Isaiah 6:1-2a, 3-8; 1Corinthians 15:1-11; Luke 5:1-11 “Whom shall I send?  Who will go for us?”  (Is 6:8) “Do not be afraid; from now on you will be catching men.”  (Lk5:10b)

I'm grateful to Patricia Livingston who reflected on these readings for the magazine “Living Faith”.  She shared a story of someone wondering what they did with all that fish!  Hmm!  I wonder?

​In today's readings we have Isaiah saying in effect "I'm not sure how I might help, but if you need my help to do this, I'm willing to say yes." 

 Then we have our impetuous friend, Peter, who is given an abundance of fish for his labors and his response in effect was "please, don't give me so much because I won't know what to do with it!"  The author in each passage points out that both men could not see past their own limits while God was seeing their potential.
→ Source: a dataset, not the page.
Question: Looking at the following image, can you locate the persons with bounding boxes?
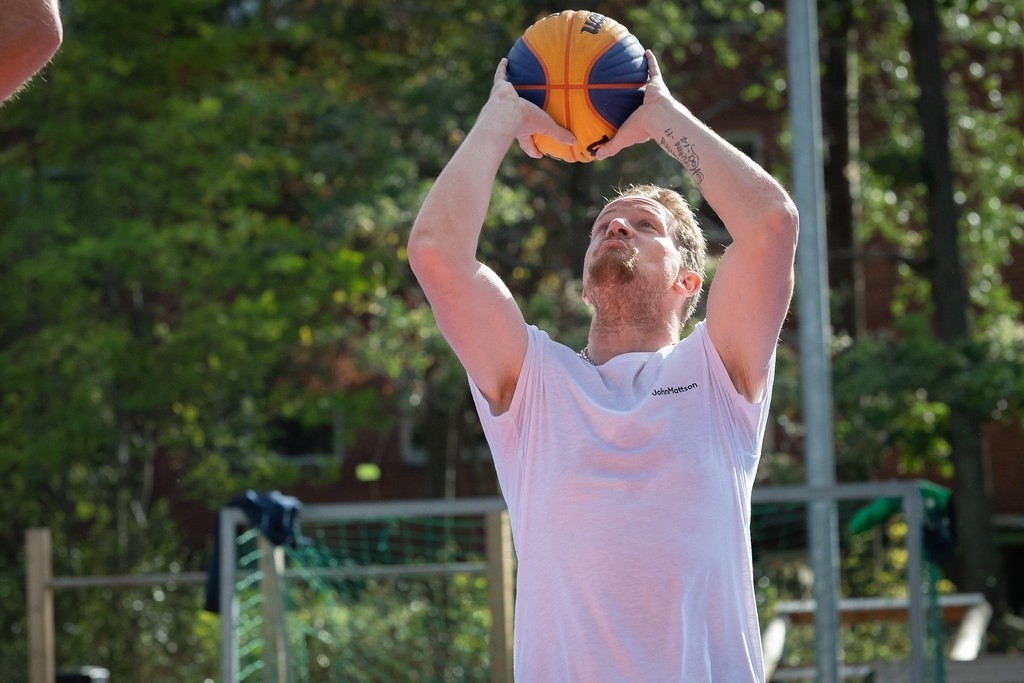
[0,0,63,107]
[408,48,800,683]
This brings to mind a story from my Mom's journey.  The time came when Mom needed to leave Yonkers, her home town of 90 years, to live with my brother in Georgia.  Then because of failing health, she needed to leave his home to live in a nursing facility.  Mom had given away a whole lot of the fish that was put into her "boat", but she wasn't finished yet!  She looked around her little boat (you see, it had gotten much smaller as the years went by.) and asked herself “What can I offer now?” 

Over the course of three years more than a few afghans were given away and staff received crocheted Christmas boots, regardless of their religious affiliation.  But the one 'send me' story that stands out for me is when Mom, who was wheelchair bound at the time, met a woman who was losing her sight.  This Protestant woman's heaviest pain in the loss of her sight was that she could no longer read her morning prayers.  So, Mom took her ‘eyesight fish’ to Beth's room each day to read her prayer book to her.  Instead of "Lord, you ask too much of me now," Mom said "here I am, Lord, send me." Perhaps as we enter this Lenten Season, we might want to check our response when we're asked "what are you doing with the fish still left in your boat?"  Will my response be: "Lord, I only have enough left for me.  Please, don’t ask me to go.”  Or, will I be able to say "I still have a few fish left.  If you need them, their yours to give.  'Send me'!"

As we enter this season of Lent, beginning on Wednesday, may we strengthen our resolve to consider not what we don't have, but rather what we do have to simply serve whenever God should ask "Whom can I send?"